Laslty, you stated:  I'm at the point where I'm just gonna tell it like it
is and if you get your feelings hurt...oh well!!   Remember we reap what we
sow. Love begets love.   Ephesians 5:1-2 tells us to be imitators of God and
walk in love as Christ love us...... How many times have we offended God,
yet he still loves us and corrects in love. Don't let your anger towards
what she has done block your blessings. You stated one of your gits is being
of service to those in need. Continue to be God's servant by servicing those
in need.  As you are serving do it with a pure heart.

Blessings
Minister Sandra
Minister Sandra Mizell Chaney
Building Families, Inc: Removing Barriers, Restoring Families
www.buildingfamiliesinc.org

gracegirl

Thank you ladies! There's a lot more to the story that would've been long and drawn out  to get into. But first and foremost don't get me wrong I didn't respond to her in a mean way, like I said I was very professional and blew it off when I left the location. It was the phone call and the comment she made that set me off because it was arrogant and insulting!
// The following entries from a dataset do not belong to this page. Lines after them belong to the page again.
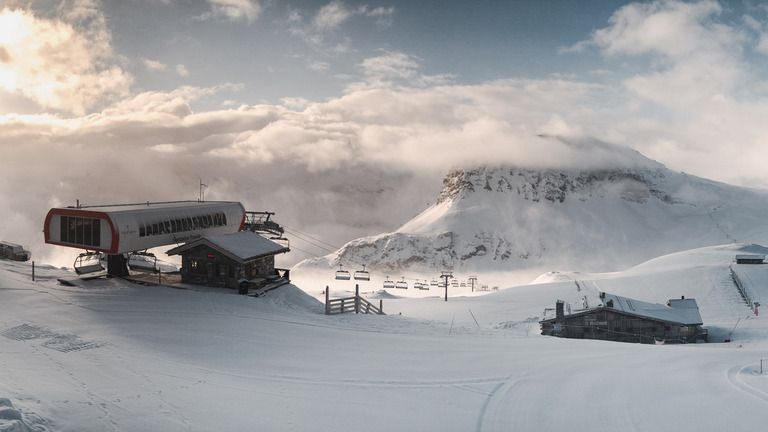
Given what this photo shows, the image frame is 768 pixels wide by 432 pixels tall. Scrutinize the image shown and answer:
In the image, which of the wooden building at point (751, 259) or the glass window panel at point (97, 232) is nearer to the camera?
the glass window panel at point (97, 232)

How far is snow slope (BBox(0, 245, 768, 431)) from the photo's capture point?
1277cm

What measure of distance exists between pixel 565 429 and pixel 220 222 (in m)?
33.1

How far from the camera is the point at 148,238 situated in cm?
3178

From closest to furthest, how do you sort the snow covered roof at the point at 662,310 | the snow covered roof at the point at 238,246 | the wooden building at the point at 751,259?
the snow covered roof at the point at 238,246
the snow covered roof at the point at 662,310
the wooden building at the point at 751,259

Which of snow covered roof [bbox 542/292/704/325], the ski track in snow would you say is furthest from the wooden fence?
snow covered roof [bbox 542/292/704/325]

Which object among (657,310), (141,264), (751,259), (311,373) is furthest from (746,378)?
(751,259)

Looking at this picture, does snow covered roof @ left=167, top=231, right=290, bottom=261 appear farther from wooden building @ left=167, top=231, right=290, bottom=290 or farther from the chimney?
the chimney

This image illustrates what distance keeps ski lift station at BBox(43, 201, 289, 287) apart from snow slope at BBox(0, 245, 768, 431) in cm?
295

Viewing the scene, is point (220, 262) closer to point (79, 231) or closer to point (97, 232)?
point (97, 232)

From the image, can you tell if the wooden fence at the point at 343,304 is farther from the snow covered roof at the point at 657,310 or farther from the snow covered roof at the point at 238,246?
the snow covered roof at the point at 657,310

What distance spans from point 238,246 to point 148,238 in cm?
561

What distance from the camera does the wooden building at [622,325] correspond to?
44.3 m

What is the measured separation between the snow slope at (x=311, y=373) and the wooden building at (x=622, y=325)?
833 inches

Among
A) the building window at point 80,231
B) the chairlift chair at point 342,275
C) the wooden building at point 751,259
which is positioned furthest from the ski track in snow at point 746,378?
the chairlift chair at point 342,275
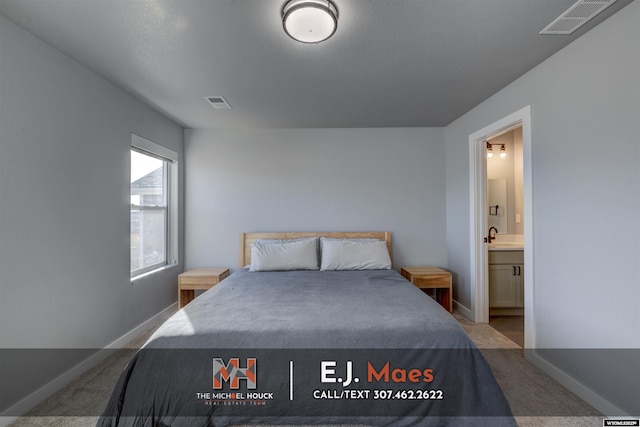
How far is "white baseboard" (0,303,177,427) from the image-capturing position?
169 centimetres

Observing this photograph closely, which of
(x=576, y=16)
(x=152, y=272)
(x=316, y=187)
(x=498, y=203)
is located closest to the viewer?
(x=576, y=16)

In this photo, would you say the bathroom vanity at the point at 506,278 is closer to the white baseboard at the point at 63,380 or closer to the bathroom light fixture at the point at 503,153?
the bathroom light fixture at the point at 503,153

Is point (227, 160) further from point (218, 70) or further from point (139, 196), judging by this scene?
point (218, 70)

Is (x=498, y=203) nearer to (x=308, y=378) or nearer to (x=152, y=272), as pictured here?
(x=308, y=378)

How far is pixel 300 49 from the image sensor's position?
1996 millimetres

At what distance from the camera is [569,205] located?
200cm

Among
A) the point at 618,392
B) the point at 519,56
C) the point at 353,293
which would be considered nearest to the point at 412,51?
the point at 519,56

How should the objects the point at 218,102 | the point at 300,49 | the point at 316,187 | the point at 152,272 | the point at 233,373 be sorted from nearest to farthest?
the point at 233,373 < the point at 300,49 < the point at 218,102 < the point at 152,272 < the point at 316,187

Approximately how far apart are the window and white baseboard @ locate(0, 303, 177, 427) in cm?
62

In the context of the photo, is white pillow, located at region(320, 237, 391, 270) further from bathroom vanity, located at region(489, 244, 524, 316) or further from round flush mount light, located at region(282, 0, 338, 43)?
round flush mount light, located at region(282, 0, 338, 43)

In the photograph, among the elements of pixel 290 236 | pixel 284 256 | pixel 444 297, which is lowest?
pixel 444 297

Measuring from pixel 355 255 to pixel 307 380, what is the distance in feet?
6.13

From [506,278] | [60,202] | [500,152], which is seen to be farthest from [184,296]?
[500,152]

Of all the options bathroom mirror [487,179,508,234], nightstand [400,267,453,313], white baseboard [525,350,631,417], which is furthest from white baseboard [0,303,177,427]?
bathroom mirror [487,179,508,234]
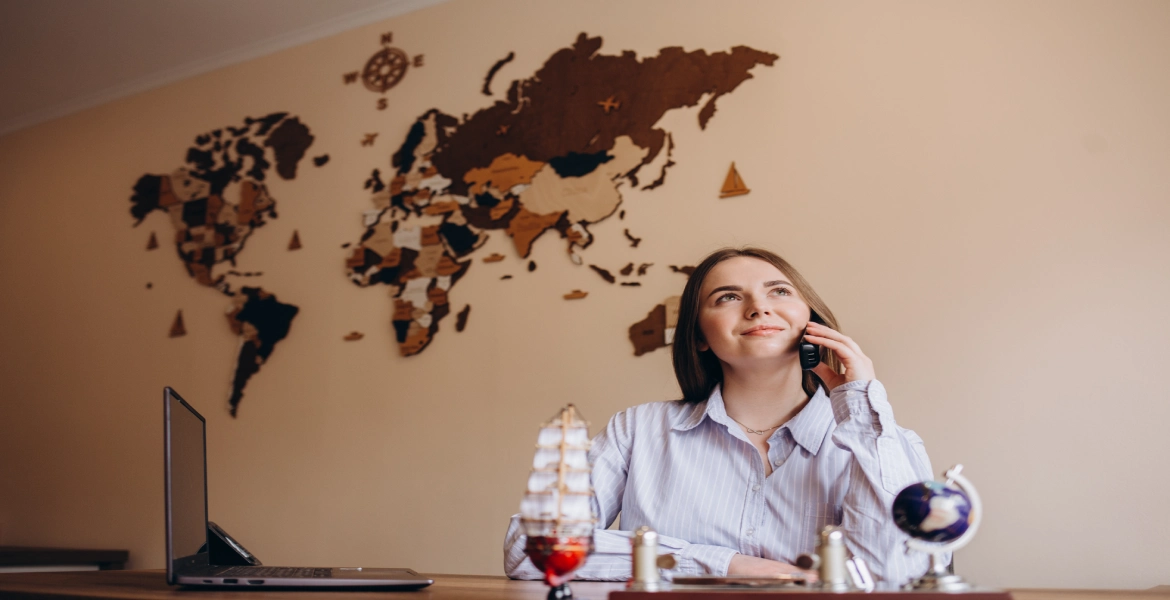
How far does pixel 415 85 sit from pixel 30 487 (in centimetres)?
255

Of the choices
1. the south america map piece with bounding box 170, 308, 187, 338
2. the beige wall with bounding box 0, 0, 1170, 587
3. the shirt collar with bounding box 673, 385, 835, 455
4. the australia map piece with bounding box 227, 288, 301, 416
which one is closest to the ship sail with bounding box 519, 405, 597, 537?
the shirt collar with bounding box 673, 385, 835, 455

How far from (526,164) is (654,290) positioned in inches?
27.3

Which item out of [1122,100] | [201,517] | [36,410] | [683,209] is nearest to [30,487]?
[36,410]

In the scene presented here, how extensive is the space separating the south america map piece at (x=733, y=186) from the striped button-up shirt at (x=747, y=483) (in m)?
0.90

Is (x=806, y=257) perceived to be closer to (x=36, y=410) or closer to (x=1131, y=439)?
(x=1131, y=439)

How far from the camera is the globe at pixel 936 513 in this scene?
0.96m

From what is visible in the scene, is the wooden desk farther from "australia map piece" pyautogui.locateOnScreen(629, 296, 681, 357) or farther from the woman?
"australia map piece" pyautogui.locateOnScreen(629, 296, 681, 357)

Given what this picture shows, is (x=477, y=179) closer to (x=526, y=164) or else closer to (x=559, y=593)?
(x=526, y=164)

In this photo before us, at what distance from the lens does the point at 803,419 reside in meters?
1.63

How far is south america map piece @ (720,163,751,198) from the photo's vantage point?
2520 millimetres

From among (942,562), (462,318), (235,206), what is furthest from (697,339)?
(235,206)

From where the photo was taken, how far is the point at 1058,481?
2.02 meters

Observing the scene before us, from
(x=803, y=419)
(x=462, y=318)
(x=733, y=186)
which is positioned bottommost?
(x=803, y=419)

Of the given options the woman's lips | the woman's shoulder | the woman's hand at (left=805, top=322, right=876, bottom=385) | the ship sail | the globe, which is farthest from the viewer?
the woman's shoulder
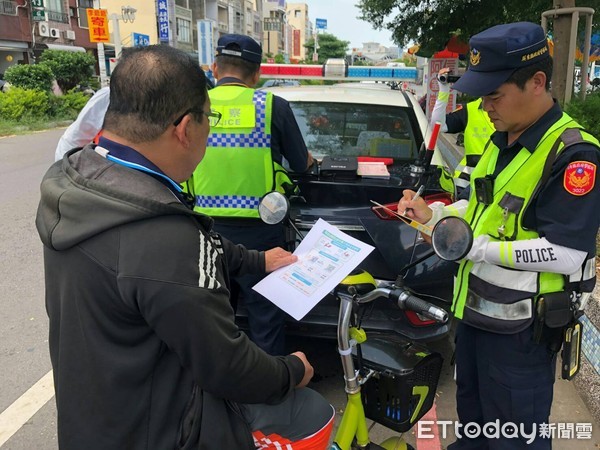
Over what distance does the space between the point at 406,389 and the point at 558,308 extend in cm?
56

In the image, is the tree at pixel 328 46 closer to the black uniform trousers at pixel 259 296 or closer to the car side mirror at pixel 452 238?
the black uniform trousers at pixel 259 296

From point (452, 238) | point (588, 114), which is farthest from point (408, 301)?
point (588, 114)

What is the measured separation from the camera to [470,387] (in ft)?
6.86

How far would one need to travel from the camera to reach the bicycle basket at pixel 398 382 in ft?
5.21

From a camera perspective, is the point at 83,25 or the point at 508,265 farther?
the point at 83,25

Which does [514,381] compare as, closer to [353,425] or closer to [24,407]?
[353,425]

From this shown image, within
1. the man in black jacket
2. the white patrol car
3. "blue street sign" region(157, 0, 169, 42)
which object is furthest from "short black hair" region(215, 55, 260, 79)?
"blue street sign" region(157, 0, 169, 42)

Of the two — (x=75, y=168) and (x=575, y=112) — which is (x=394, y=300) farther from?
(x=575, y=112)

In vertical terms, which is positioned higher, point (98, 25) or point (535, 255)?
point (98, 25)

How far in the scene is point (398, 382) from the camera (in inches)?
62.1

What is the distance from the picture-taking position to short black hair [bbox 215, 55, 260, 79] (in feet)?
8.74

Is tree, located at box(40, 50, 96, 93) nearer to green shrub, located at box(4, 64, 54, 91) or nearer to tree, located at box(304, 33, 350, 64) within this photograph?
green shrub, located at box(4, 64, 54, 91)

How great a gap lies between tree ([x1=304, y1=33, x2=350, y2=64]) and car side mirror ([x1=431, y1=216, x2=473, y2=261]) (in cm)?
7542

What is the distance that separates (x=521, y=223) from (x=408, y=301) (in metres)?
0.46
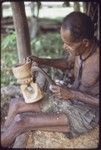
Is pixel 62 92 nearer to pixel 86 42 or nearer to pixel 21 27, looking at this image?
pixel 86 42

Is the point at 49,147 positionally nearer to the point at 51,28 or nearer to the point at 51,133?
the point at 51,133

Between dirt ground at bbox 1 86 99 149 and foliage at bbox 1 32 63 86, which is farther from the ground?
dirt ground at bbox 1 86 99 149

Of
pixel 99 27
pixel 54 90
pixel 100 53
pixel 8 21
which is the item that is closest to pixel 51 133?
pixel 54 90

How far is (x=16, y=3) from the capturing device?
6.74m

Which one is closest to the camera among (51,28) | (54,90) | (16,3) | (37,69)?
(54,90)

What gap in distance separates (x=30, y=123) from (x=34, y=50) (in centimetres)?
669

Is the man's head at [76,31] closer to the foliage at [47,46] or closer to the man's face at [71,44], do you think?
the man's face at [71,44]

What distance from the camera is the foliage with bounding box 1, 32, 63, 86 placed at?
814 centimetres

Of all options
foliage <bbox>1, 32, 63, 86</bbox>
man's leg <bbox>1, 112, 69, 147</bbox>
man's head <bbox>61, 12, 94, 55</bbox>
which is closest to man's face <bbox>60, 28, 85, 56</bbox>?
man's head <bbox>61, 12, 94, 55</bbox>

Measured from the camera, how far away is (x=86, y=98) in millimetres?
4672

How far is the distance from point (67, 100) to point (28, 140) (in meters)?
0.60

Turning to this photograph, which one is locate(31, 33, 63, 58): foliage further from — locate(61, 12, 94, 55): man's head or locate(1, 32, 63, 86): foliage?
locate(61, 12, 94, 55): man's head

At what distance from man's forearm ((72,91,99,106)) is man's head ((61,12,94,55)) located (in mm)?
450

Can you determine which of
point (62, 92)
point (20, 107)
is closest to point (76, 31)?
point (62, 92)
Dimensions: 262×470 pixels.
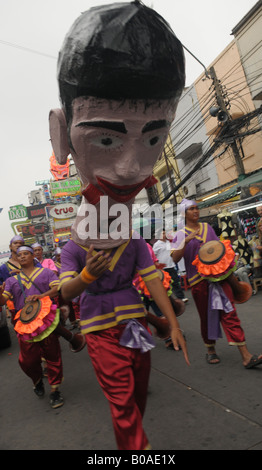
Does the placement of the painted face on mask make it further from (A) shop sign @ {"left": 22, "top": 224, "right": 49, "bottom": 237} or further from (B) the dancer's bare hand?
(A) shop sign @ {"left": 22, "top": 224, "right": 49, "bottom": 237}

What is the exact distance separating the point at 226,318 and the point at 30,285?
2.18 m

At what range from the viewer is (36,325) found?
3646mm

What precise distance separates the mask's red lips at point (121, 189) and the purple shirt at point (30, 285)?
2267 millimetres

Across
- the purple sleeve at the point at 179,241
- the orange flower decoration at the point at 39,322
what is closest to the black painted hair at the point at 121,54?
the purple sleeve at the point at 179,241

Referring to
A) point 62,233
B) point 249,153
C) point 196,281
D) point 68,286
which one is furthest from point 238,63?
point 62,233

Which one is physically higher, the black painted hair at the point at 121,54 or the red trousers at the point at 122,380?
the black painted hair at the point at 121,54

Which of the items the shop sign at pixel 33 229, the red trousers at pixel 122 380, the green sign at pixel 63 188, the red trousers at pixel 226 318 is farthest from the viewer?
the shop sign at pixel 33 229

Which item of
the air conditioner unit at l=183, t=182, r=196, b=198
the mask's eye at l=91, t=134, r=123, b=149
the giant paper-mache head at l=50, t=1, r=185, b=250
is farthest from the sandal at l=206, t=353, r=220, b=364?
the air conditioner unit at l=183, t=182, r=196, b=198

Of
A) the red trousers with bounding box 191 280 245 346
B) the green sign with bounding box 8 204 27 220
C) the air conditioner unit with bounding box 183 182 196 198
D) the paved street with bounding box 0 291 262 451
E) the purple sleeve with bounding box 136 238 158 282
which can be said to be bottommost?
the paved street with bounding box 0 291 262 451

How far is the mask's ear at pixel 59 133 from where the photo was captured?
2076 mm

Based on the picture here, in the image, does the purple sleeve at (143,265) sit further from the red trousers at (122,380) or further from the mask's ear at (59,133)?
the mask's ear at (59,133)

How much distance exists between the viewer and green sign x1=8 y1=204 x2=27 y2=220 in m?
53.3

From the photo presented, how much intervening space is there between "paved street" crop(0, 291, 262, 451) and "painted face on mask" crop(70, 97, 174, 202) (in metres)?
1.83

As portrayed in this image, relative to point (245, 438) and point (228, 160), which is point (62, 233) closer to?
point (228, 160)
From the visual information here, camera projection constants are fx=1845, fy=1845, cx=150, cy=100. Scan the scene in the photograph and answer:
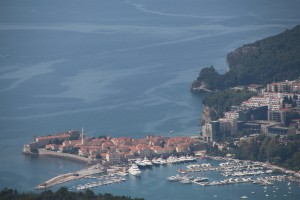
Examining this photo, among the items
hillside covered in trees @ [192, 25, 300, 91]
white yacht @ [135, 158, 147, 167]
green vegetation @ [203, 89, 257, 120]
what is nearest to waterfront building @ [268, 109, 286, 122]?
green vegetation @ [203, 89, 257, 120]

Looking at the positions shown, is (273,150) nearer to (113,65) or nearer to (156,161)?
(156,161)

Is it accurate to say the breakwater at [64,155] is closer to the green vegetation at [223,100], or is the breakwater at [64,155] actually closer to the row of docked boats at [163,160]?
the row of docked boats at [163,160]

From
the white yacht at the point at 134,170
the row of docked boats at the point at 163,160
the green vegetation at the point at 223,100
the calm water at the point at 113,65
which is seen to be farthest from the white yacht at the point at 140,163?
the green vegetation at the point at 223,100

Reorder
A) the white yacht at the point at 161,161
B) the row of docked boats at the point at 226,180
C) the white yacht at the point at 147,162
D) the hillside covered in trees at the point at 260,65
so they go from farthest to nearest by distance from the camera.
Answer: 1. the hillside covered in trees at the point at 260,65
2. the white yacht at the point at 161,161
3. the white yacht at the point at 147,162
4. the row of docked boats at the point at 226,180

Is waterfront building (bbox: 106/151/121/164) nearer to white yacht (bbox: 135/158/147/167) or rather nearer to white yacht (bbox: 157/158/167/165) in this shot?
white yacht (bbox: 135/158/147/167)

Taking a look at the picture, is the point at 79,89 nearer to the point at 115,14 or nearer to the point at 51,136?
the point at 51,136
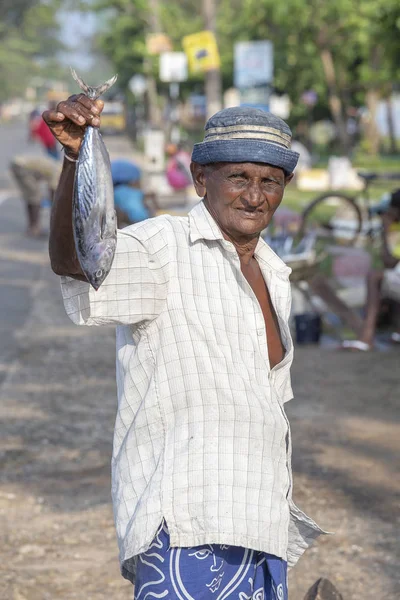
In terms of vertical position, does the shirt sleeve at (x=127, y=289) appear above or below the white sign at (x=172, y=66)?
below

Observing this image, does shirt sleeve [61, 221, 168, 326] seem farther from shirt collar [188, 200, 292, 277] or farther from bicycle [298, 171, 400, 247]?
bicycle [298, 171, 400, 247]

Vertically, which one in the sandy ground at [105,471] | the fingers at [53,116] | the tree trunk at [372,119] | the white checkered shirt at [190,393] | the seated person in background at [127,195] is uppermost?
the tree trunk at [372,119]

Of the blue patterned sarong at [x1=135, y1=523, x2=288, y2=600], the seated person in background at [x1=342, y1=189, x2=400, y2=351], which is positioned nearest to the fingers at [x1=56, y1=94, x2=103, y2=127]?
the blue patterned sarong at [x1=135, y1=523, x2=288, y2=600]

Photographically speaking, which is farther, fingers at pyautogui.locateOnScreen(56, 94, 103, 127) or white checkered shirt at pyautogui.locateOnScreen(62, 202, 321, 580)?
white checkered shirt at pyautogui.locateOnScreen(62, 202, 321, 580)

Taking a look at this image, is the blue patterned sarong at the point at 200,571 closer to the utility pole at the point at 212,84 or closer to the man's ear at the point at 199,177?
the man's ear at the point at 199,177

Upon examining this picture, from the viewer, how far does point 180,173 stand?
20.1 m

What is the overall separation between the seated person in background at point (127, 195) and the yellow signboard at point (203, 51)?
11.3 metres

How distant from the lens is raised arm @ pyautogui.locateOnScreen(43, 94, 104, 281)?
2.13 meters

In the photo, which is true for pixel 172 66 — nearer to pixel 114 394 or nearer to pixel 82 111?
pixel 114 394

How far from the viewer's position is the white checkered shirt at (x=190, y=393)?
7.91ft

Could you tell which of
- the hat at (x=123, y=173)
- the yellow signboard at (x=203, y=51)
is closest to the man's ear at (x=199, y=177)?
A: the hat at (x=123, y=173)

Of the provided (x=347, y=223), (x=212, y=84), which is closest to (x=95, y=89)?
(x=347, y=223)

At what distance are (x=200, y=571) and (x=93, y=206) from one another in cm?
89

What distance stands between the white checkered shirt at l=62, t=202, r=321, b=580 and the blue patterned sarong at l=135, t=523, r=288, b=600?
0.15 ft
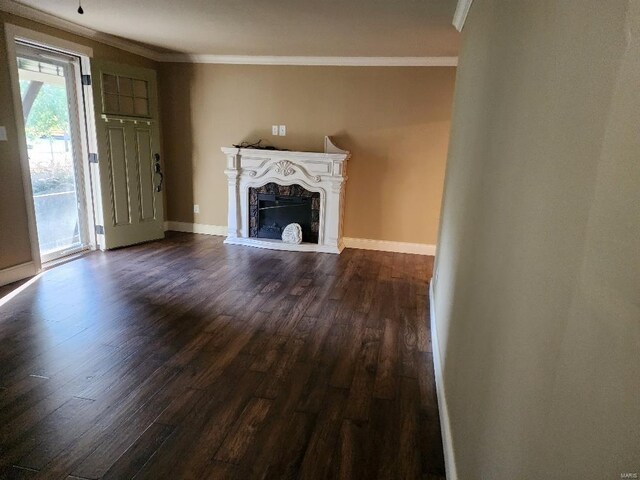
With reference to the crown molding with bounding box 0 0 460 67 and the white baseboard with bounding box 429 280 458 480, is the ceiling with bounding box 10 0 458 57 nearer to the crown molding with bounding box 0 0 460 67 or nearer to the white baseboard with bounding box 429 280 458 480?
the crown molding with bounding box 0 0 460 67

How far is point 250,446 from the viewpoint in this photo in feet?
6.08

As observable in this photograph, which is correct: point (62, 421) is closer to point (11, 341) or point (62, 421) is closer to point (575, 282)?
point (11, 341)

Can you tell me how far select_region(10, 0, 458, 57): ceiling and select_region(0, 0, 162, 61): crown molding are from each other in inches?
3.7

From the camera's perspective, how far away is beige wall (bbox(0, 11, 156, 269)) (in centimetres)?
353

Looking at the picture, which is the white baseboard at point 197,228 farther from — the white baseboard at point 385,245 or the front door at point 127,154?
the front door at point 127,154

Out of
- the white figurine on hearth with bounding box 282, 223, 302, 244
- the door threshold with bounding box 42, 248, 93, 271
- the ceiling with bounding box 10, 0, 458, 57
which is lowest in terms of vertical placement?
the door threshold with bounding box 42, 248, 93, 271

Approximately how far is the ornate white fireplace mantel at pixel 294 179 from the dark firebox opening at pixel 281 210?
3.2 inches

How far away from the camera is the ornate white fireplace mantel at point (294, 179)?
5039mm

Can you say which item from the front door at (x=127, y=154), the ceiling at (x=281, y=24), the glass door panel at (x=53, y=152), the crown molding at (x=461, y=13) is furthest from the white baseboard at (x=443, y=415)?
the glass door panel at (x=53, y=152)

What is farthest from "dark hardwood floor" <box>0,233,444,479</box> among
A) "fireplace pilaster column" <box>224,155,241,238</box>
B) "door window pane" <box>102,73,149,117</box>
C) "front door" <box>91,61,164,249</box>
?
"door window pane" <box>102,73,149,117</box>

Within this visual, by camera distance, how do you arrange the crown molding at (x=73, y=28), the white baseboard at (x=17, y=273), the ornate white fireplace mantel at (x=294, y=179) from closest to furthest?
the crown molding at (x=73, y=28)
the white baseboard at (x=17, y=273)
the ornate white fireplace mantel at (x=294, y=179)

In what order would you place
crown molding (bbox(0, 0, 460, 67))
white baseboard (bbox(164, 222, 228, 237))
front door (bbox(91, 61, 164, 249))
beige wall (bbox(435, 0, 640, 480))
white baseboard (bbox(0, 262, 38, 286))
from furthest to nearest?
white baseboard (bbox(164, 222, 228, 237)) < front door (bbox(91, 61, 164, 249)) < crown molding (bbox(0, 0, 460, 67)) < white baseboard (bbox(0, 262, 38, 286)) < beige wall (bbox(435, 0, 640, 480))

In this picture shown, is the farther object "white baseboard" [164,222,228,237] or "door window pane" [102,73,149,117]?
"white baseboard" [164,222,228,237]

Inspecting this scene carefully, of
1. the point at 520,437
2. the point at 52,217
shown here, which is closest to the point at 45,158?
the point at 52,217
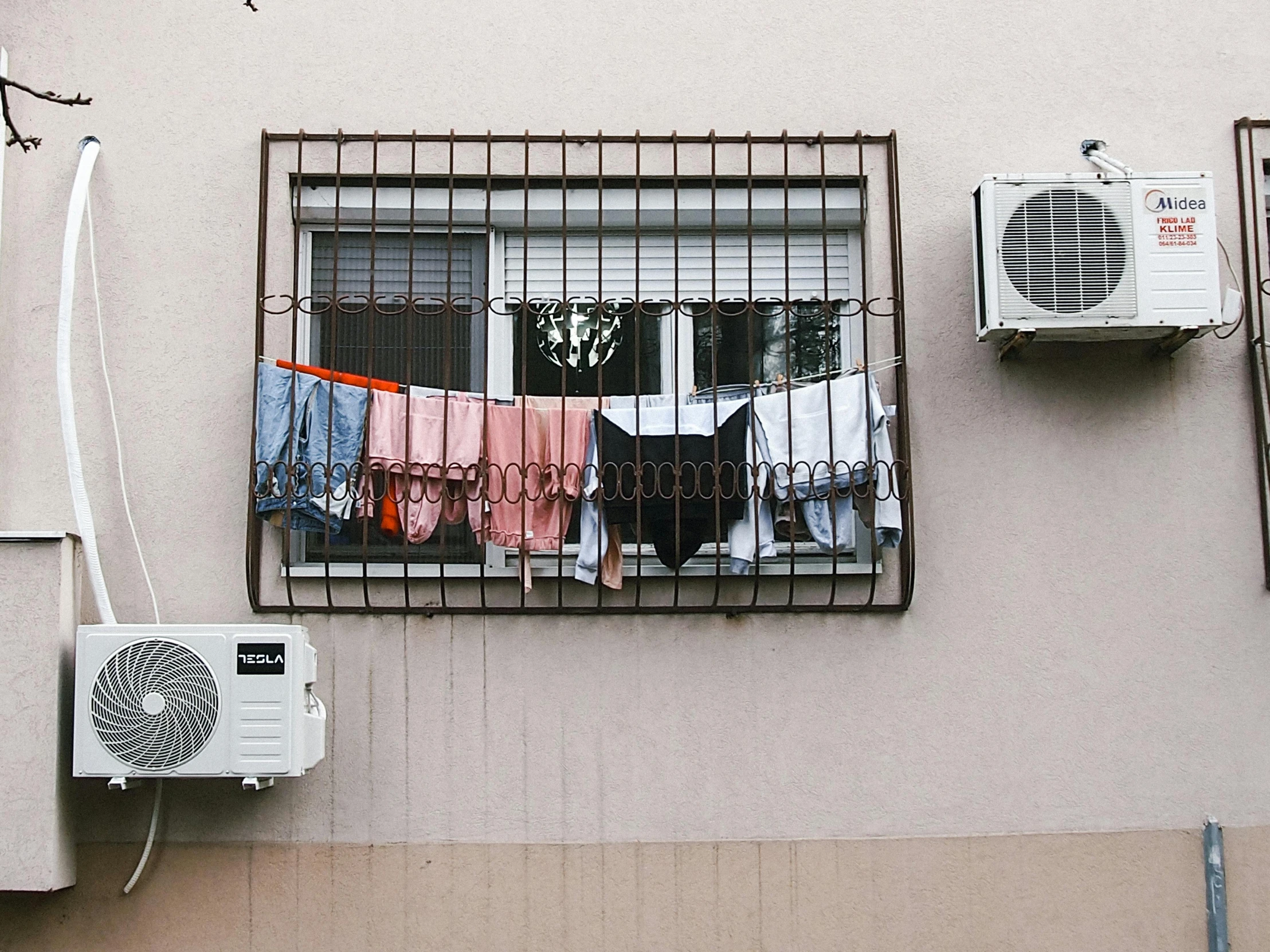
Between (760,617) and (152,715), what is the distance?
2099mm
When you make a drive to perform a service for someone and they dupe you, you'd be upset too.  My heart and motive was totally pure in this cause I love doing it and I was looking forward to doing her make-up .  "You knew this is how she conducts herself because your comment was: "I've always sensed a lack of integrity from her
since I've known her." You set yourself up for this. On some level you are angry with self, because you knew the type of person you were dealing with and you ignored it."

I've never worked with her in this capacity, we've always been social collegues and little things she would say gave me that sense, but I've known her to be "professional"which is why I was annoyed and surprised by her actions.  Her true colors came out which is why I said that about her integrity. Basically it was like a light bulb came on!  That's when I emailed  her to let her know how I felt about her comment. And it escalated from there because I called her on it.  I guess she didn't expect that, cause most people don't like to be called out when they did something wrong. True, the lord is showing me  myself on anger/bitterness issues. He's shown me the root of the problem and maybe this little incident was a test to see if I've grown, which I think I have to some extent cause the OLD me would've really cussed her out! :-X But now my desire is to try to be right before the lord which is why I wanted advice on this matter and it has ministered to me. Thank you!